- [Task directions]
Please retype the lines below, starting at the first line and ending at the line that contains "Fundas asiento autocaravana", with both of those lines included. Leave the pictures out.
──────── Information shown ────────
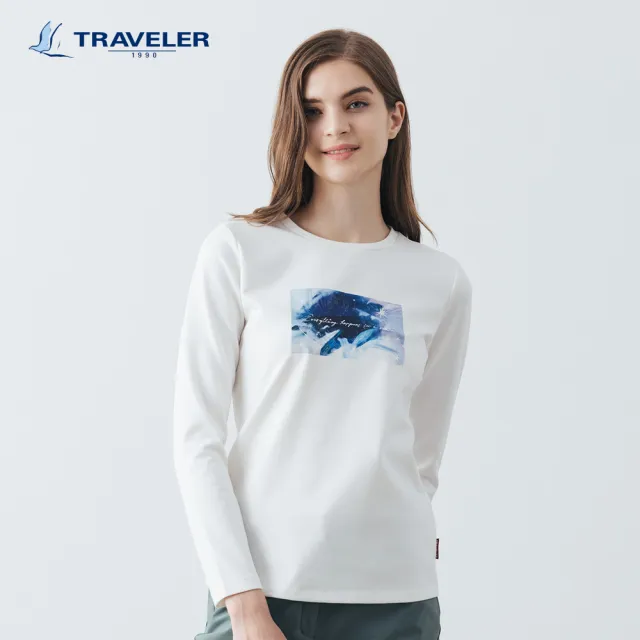 【TRAVELER 旅行者】女款吸排上衣＿232TR820(吸排上衣)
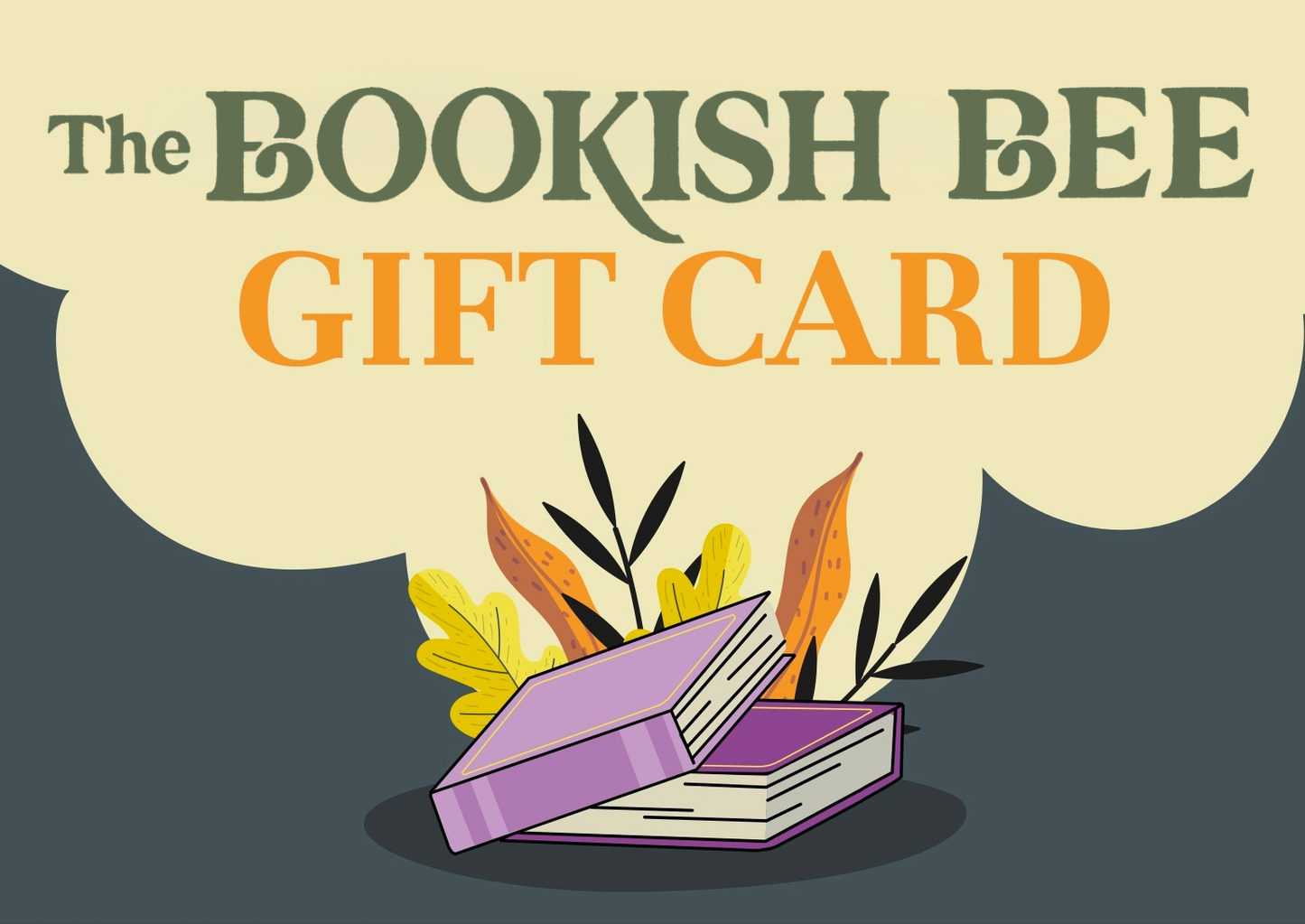 The Bookish Bee Gift Card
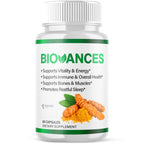 Biovances Capsules, Official Biovances Pills with All Natural Ingredients, Advanced Formula for Optimal Health & Overall Wellness Support with Maximum Strength Vitamins for Women & Men (60 Capsules)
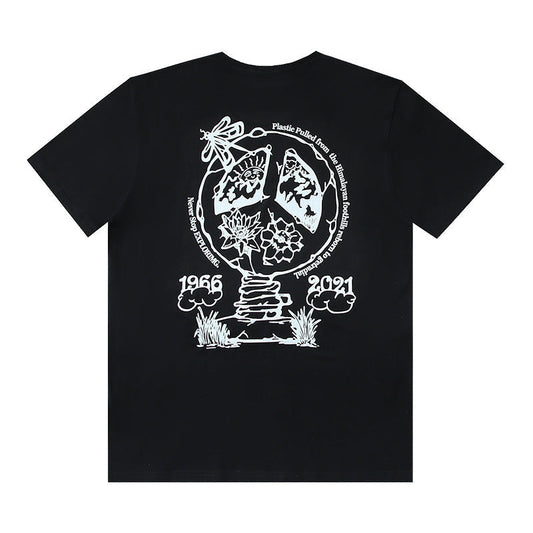 The North Face Eco Globe Graphic Black T-Shirt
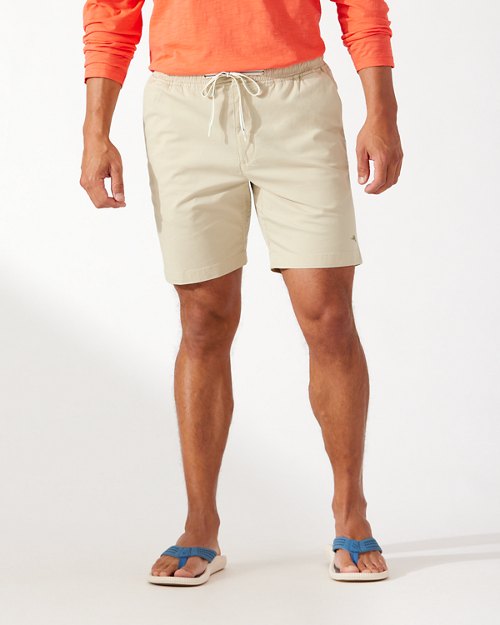 Big and Tall Oceanside Poplin Pull-On Short111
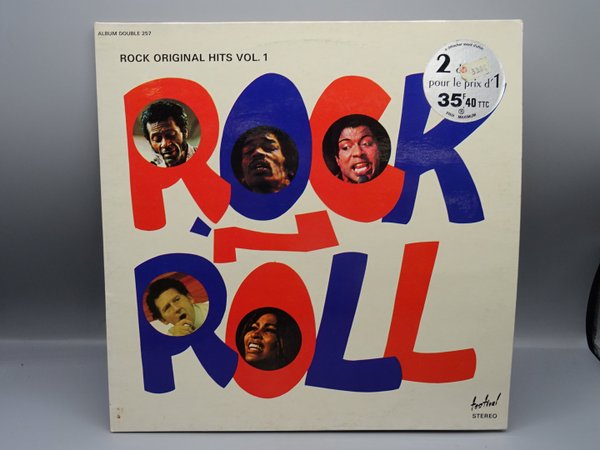 Rock 'n Roll (Rock Original Hits Vol. 1)  2xLP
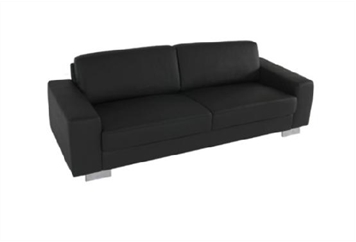 Nuovo Black Sofa in Naples, Marco Island, Ft. Myers
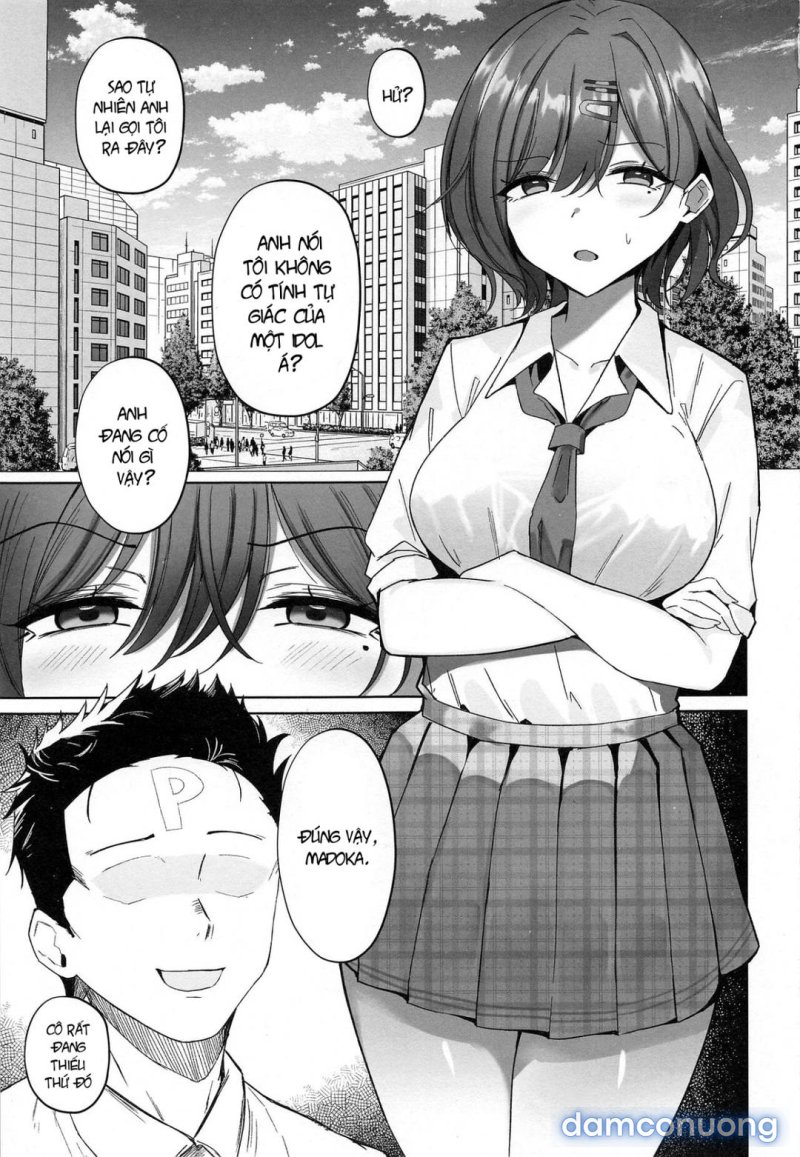 Madoka no Tokkun Madokas Special Training Chapter 1 - Trang 4 - Dâm Cô Nương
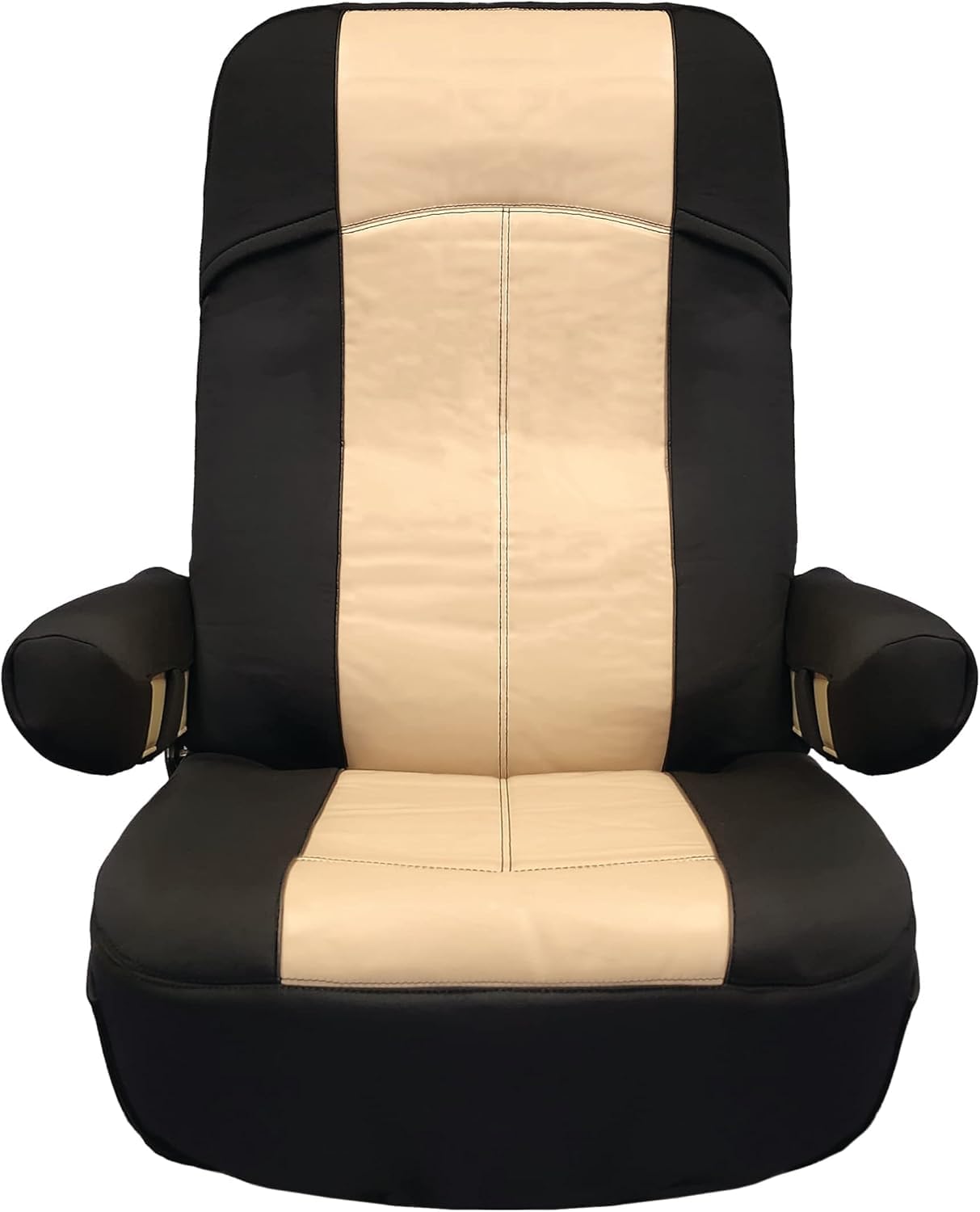 Fundas asiento autocaravana 2 Pzas cuero sintético clase A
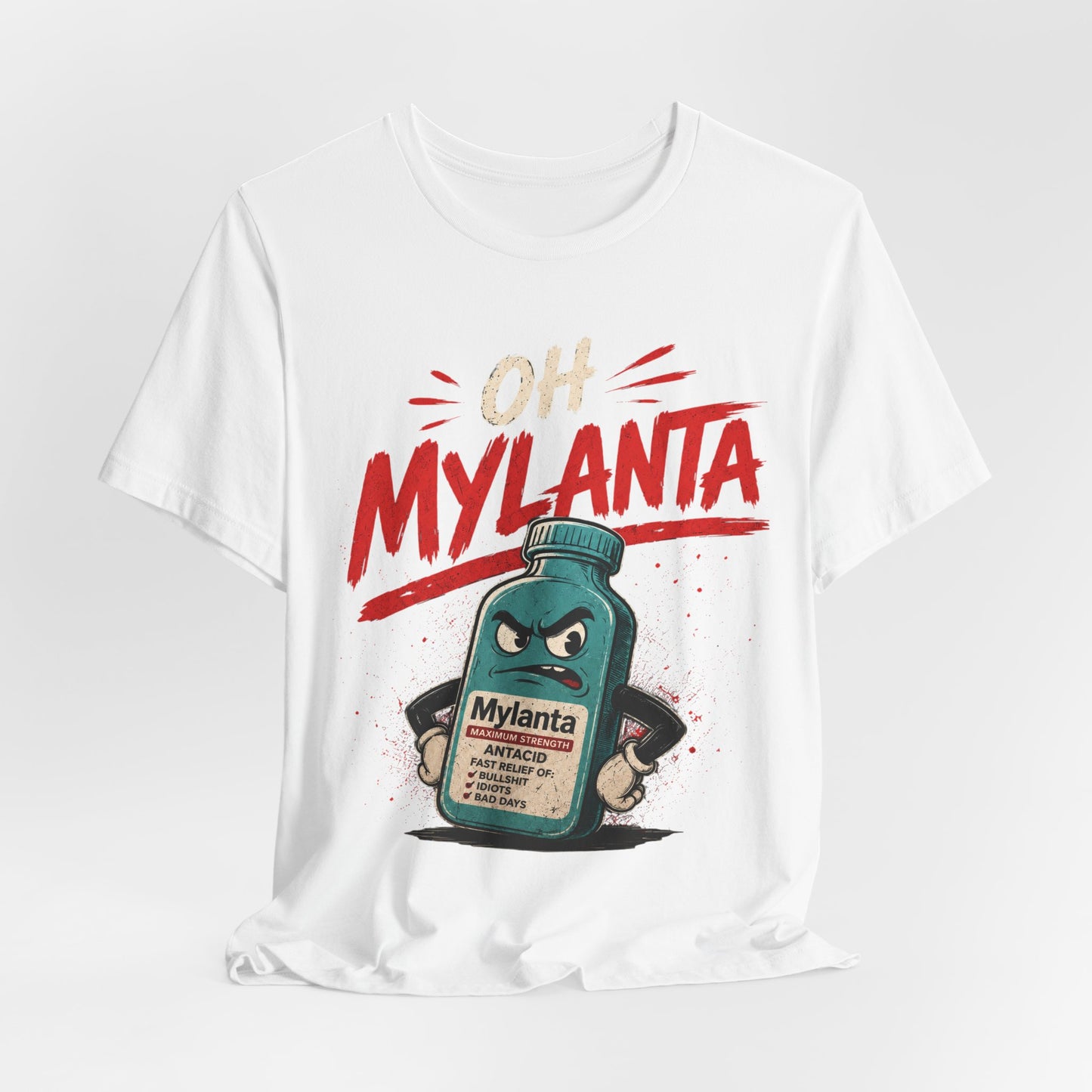Oh Mylanta Retro Antacid T‑Shirt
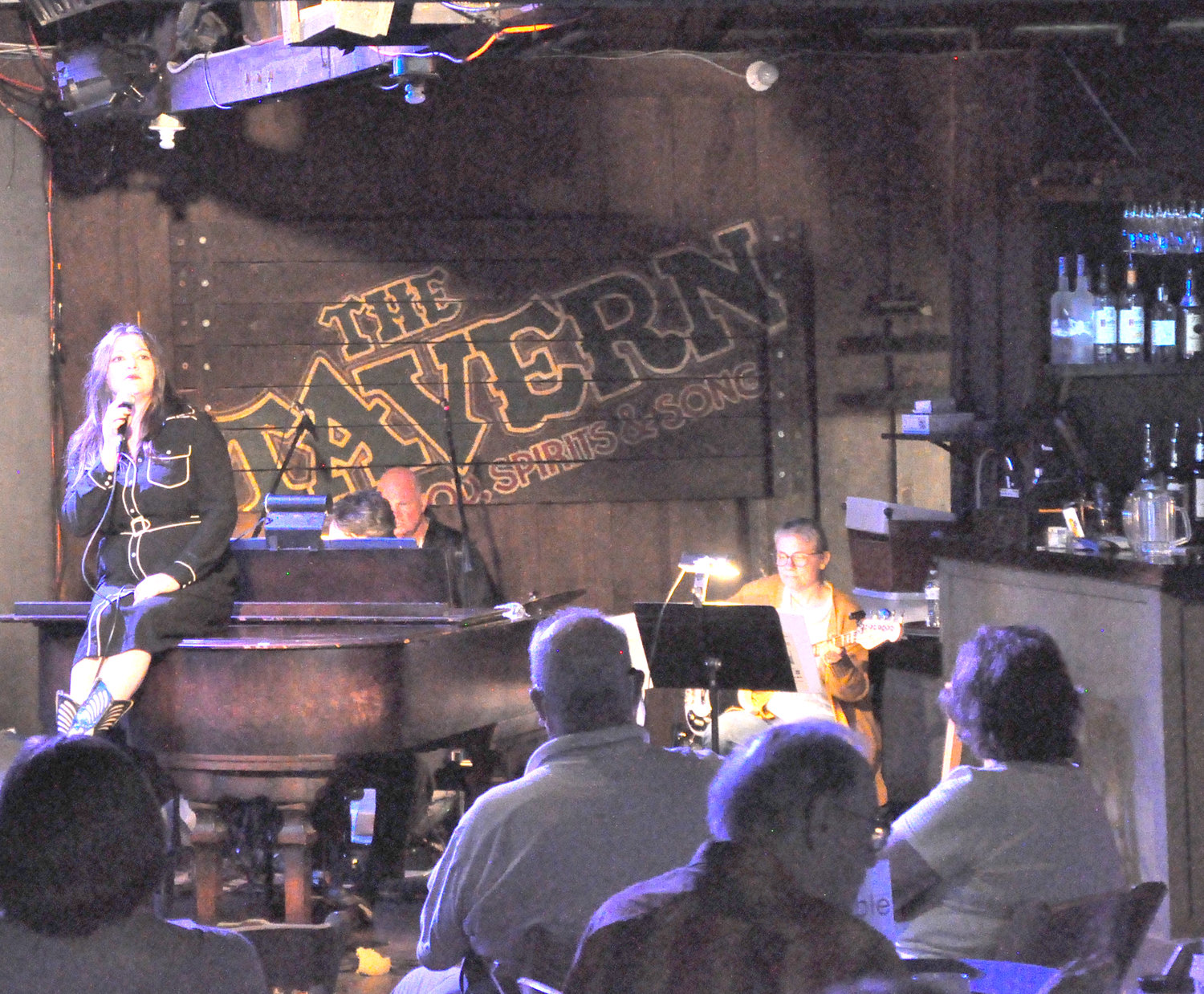 Not only is Erin Crosby's voice perfectly suited to Patsy's greatest hits, but she shared little-known tidbits about the singer’s career while performing "Crazy about Patsy Cline" to a rapt audience at the Forestburgh Tavern last week.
────────
- [Response to the task]
 【TRAVELER 旅行者】女款吸排上衣＿232TR820(吸排上衣)
 The Bookish Bee Gift Card
 Biovances Capsules, Official Biovances Pills with All Natural Ingredients, Advanced Formula for Optimal Health & Overall Wellness Support with Maximum Strength Vitamins for Women & Men (60 Capsules)
 The North Face Eco Globe Graphic Black T-Shirt
 Big and Tall Oceanside Poplin Pull-On Short111
 Rock 'n Roll (Rock Original Hits Vol. 1)  2xLP
 Nuovo Black Sofa in Naples, Marco Island, Ft. Myers
 Madoka no Tokkun Madokas Special Training Chapter 1 - Trang 4 - Dâm Cô Nương
 Fundas asiento autocaravana 2 Pzas cuero sintético clase A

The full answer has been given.